To improve the situation I created a group with the cluster members and went through all the discoveries that had generic targets (like Windows Computer or Windows Server) and put an override on them to stop them. This cluster is only going to be used for SQL Server and so there is no need to discover anything else. The main ones that really helped were eliminating the discoveries of SRS, Integration and Analysis Services as those were getting run for each instance. The active node is down to running about 15% which the SQL DBA thinks is dreadful but at least there are no 100% spikes now.
In my investigationI found some strange things. The IBM Director Agent script was set to run every 20 seconds – targeted to Windows Computer. I don’t even run discoveries that fast on a demo system! That was definitely changed.
Here is a list of more reasonable times for discoveries and what they are in seconds that you can use for overrides.
1 hour 3600 seconds
2 hours 7200 seconds
4 hours 14400 seconds
8 hours 28800 seconds
12 hours 43200 seconds
24 hours 86400 seconds
1 week 604800 seconds
I have always thought that one of the advantages of the application since MOM 2000 has been its automatic discovery and downloading of MP rules. This meant that if someone installed IIS on a server and forgot to tell the monitoring team it would not matter as the discovery would ensure that IIS was found and the rules downloaded. With 2007 using Cscript it seems that there is more chance of hitting 100% CPU which was pretty much unheard of in 2000 and 2005. Yet I have seen threads on forums about this for the AD and DNS MPs and now SQL on clusters with multiple instances.

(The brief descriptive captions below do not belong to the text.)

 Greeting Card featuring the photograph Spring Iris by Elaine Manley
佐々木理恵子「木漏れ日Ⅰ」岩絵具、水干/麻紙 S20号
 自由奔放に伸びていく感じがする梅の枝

In contrast I have been looking at the beta of the new Exchange 2007 MP which has been written for 2007 rather than converted from 2005. One of the things that struck me immediately when reading the MP Guide was that the majority of discoveries are switched off by default and when they are enabled the default is a rather more sensible 24 hours. After all how often do you change server roles in a production environment? This is a philosophical change as in the past all discoveries were targeted to all servers. The only discovery in this MP that does this is a light weight discovery that just checks registry keys. Once that has been done then the other discoveries (when switched on) are targeted at just those servers. That type of behaviour is seen in a number of MPs where a general discovery is run against Windows Computer but then other specific discoveries are targeted towards the class that is discovered. Obviously this puts less load on servers that are not running that application – especially if the discovery uses big scripts and/or WMI.

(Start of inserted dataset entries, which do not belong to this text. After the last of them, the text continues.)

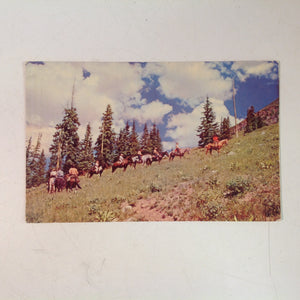 Vintage Mid Century Color Souvenir H S Crocker Postcard Horseback Trip in the Rockies Colorado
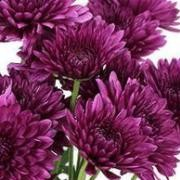 (15/06/2017) Chrysanthemum 'Pompon Purple' added by Shoot)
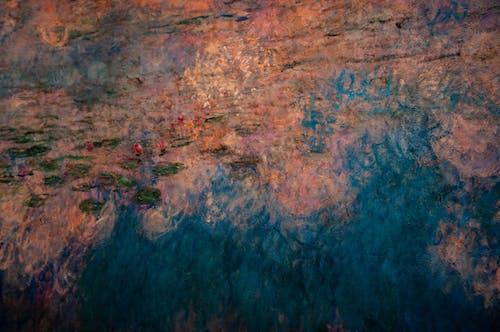 คลังภาพถ่ายฟรี ของ การทาสี, จิตรกรรม, ดอกบัว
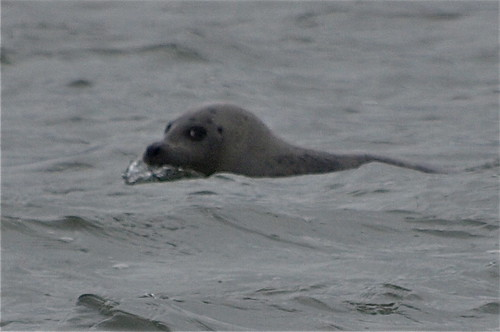 A Seal just off Hunstanton | by chris37111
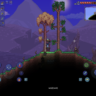 I enjoy terraria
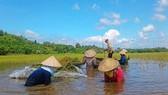 Nông nghiệp thiệt hại nặng do biến đổi khí hậu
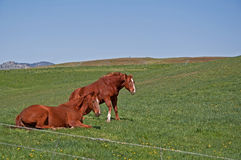 Two Quarter Horses Waking Up Royalty Free Stock Image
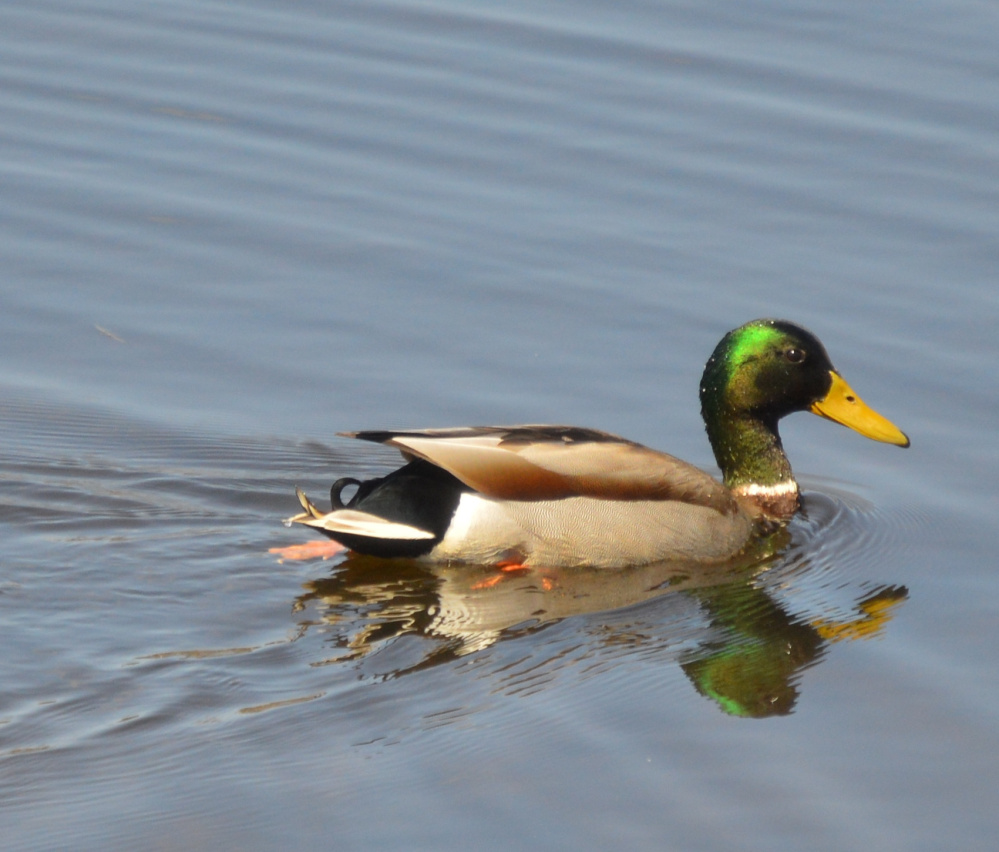 Something appetizing must be below the surface of this pond near the Portland International Jetport, as the mallard goes head over heels – or maybe heels over head – while Brian Lovering of North Yarmouth watched and enjoyed a lunch of his own from shore.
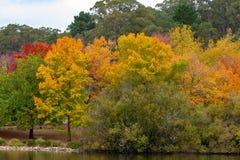 在登上第17个M的崇高南澳洲的秋天秋天颜色 库存图片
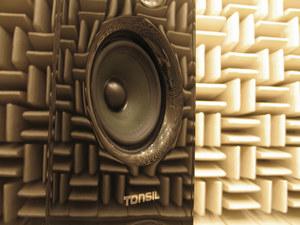 Tonsil wprowadza do sprzedaży swoje pierwsze  kolumny dla audiofilów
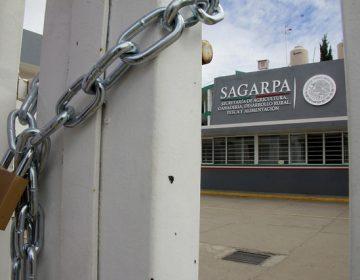Gestiona SAGARPA 1.5 mdp para apoyos a antorchistas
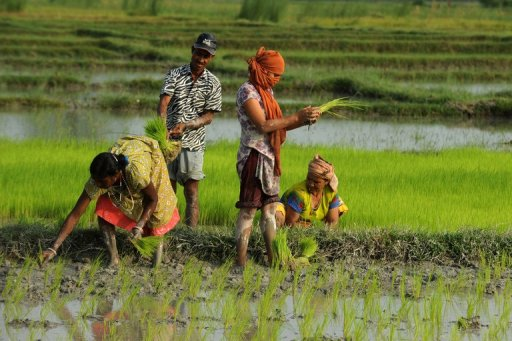 a look at the green revolution of the 60s and 70s Seem to be oversupply and glut in three short  the agricultural revolution in  south asia: what has  1970) this does not mean that the new high- yielding  wheats in india and pakistan have not  early 1960s as a result of new  technology.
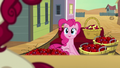 Pinkie on the carriage S5E11.png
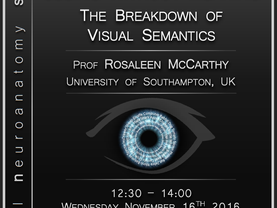 Seeing without meaning: The breakdown of visual semantics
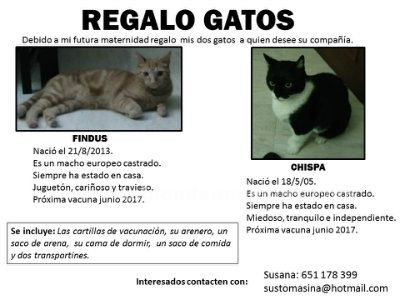 REGALO GATOS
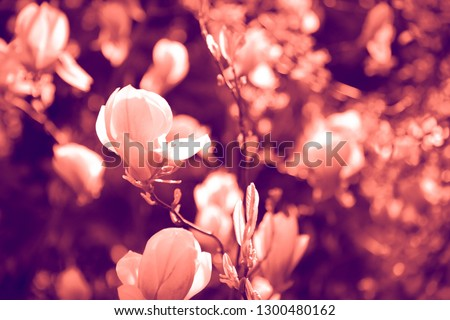 Duotone effect coral and ultraviolet for toning photos with flowers. concept #1300480162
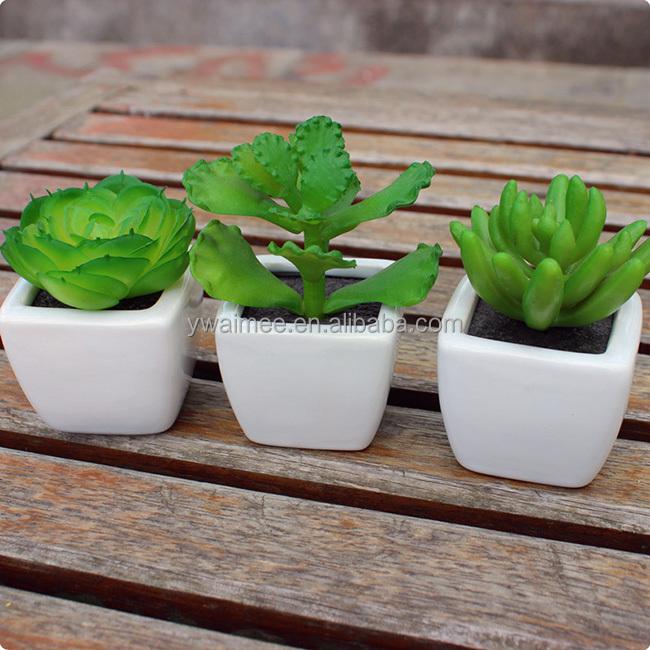 Gros mini noms de cactus plantes artificielle cactus for Plante artificielle solde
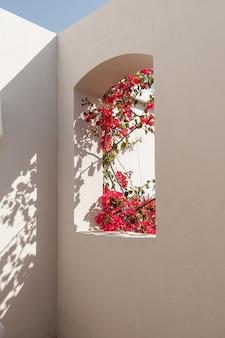 Schöne tropische pflanze mit roten blüten im beigen gebäudefenster mit sonnenlichtschatten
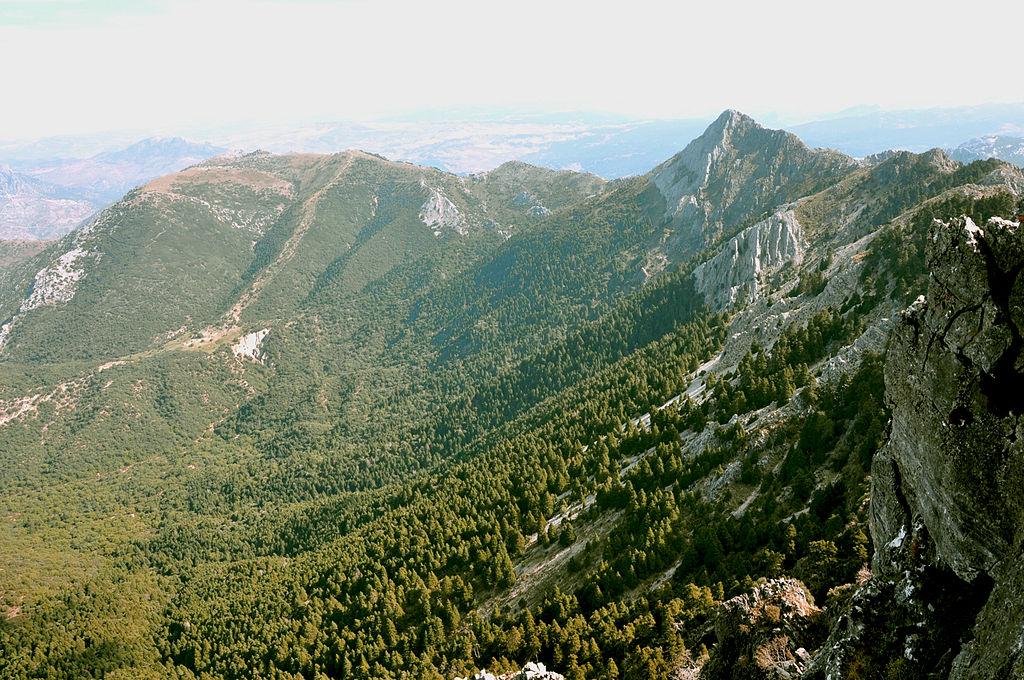 Sierra del Pinar.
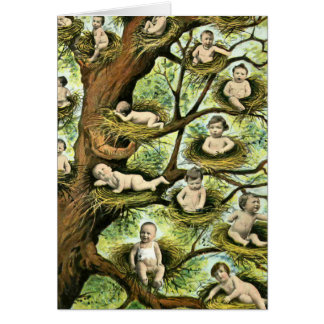 Carte Nids de bébé dans les arbres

I like this idea. I have suggested in the past that the Exchange MP is split into two with the basics (event monitoring) in one and the advanced stuff that needs configuration (synthetic transactions) in a second. While this is not how the Exchange MP has been done it is split into multiple roles so you can just install the mailbox monitoring or the CAS or Hub MPs. This will make it easier to tune as you can put in one bit at a time.

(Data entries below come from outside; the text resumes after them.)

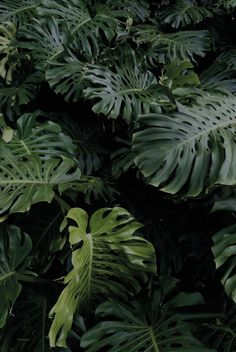 """Christian Neuenschwander - """"Florida Green"""" for Zukunft October Issue Green Plants, Tropical Plants, Plant Aesthetic, Plants Are Friends, Bohemian House, Bohemian Style, Green Wallpaper, Tumblr Photography, Green Life"""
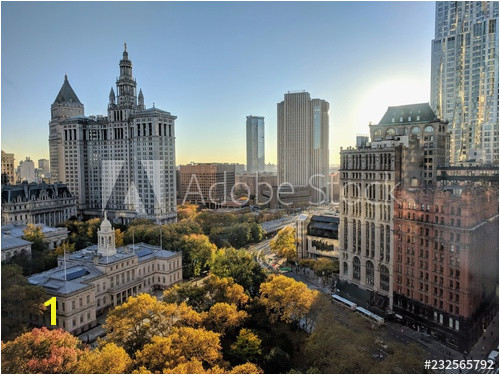 click for Wall Decals price · City Hall Park in the Morning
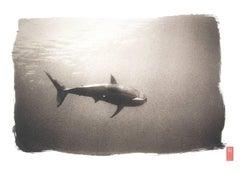 K87 ~ White Shark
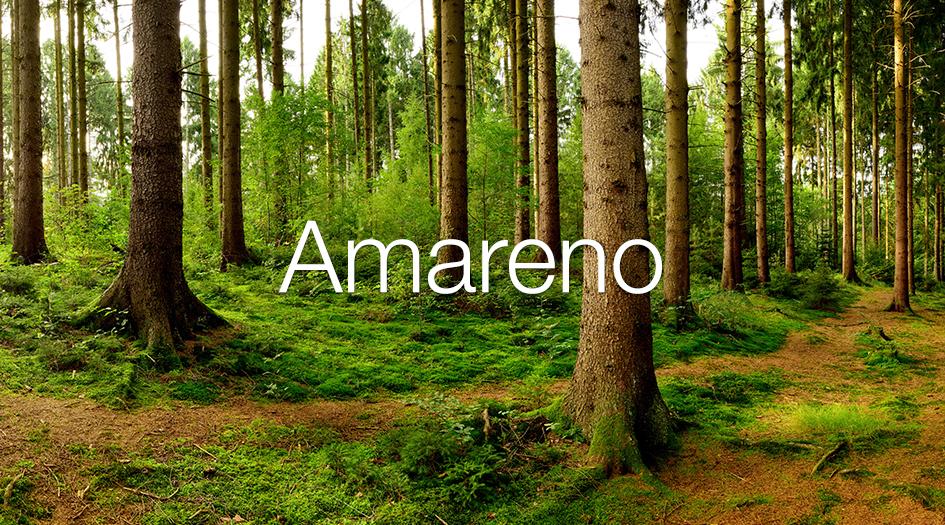 Amareno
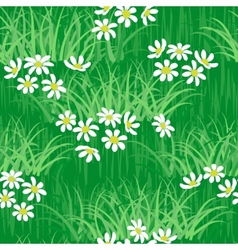 Camomile field seamless background vector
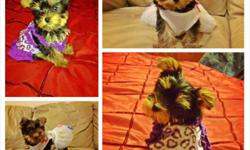 10 week old girl toy yorkie available for $1,100. AKC registered with 5 generations of pure pedigree & 6 champions in her bloodline. Tail has been docked, dew-claws removed, & she's current on his shots. Her parents are in the other picture.She has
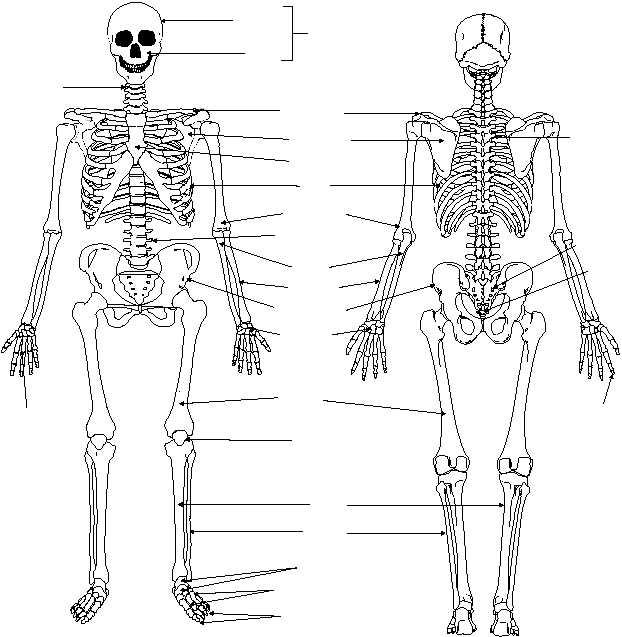 bone classifications, Human Body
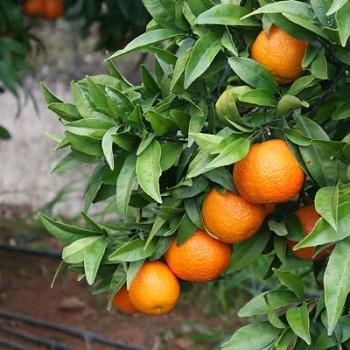 """Citrus clementina """"ORONULES"""" (hort. ex Tanaka) - Citr."""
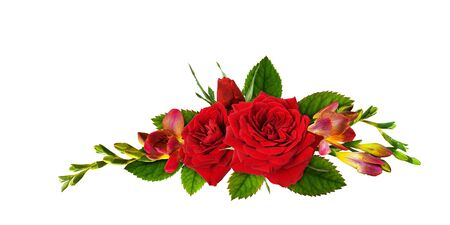 Red roses and freesia flowers in a floral liner arrangement isolated on white background Stock Photo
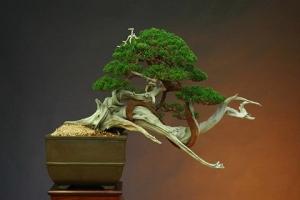art-of-bonsai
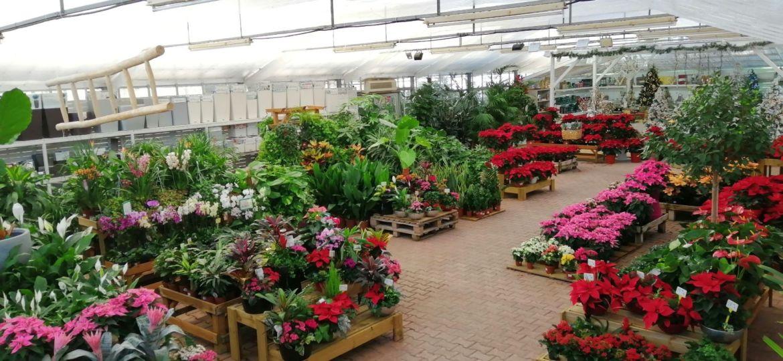 tiendas-de-jardineria-en-barcelona-trucos-para-mantener-el-jardin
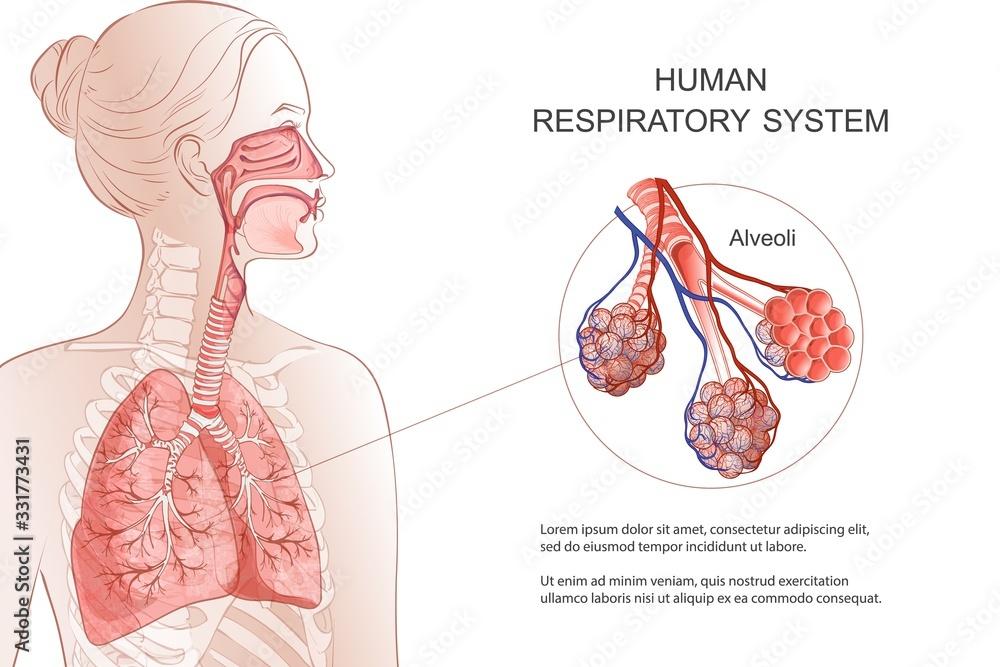 Fototapeta Human Respiratory System, lungs, alveoli. Vector Anatomy illustration.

I would recommend that you have a look at your discoveries and how often they are running and ask yourself what frequency is good for your environment. I would suggest a long period like a day or even a week for most as you can always create an override for a shorter period if you need to speed things up temporarily.
I was hoping to add the almost obligatory 1 line PowerShell script to show you how to get that information but although there is a get-discovery command it does not include the actual frequency of the discovery. You can always use the excellent MP Viewer (from Boris Yanushpolsky) but that can only look at 1 MP at a time. But it can examine an MP before you import it. It has a node for discoveries and will tell you the target, whether it is enabled or not and the all import frequency (in seconds).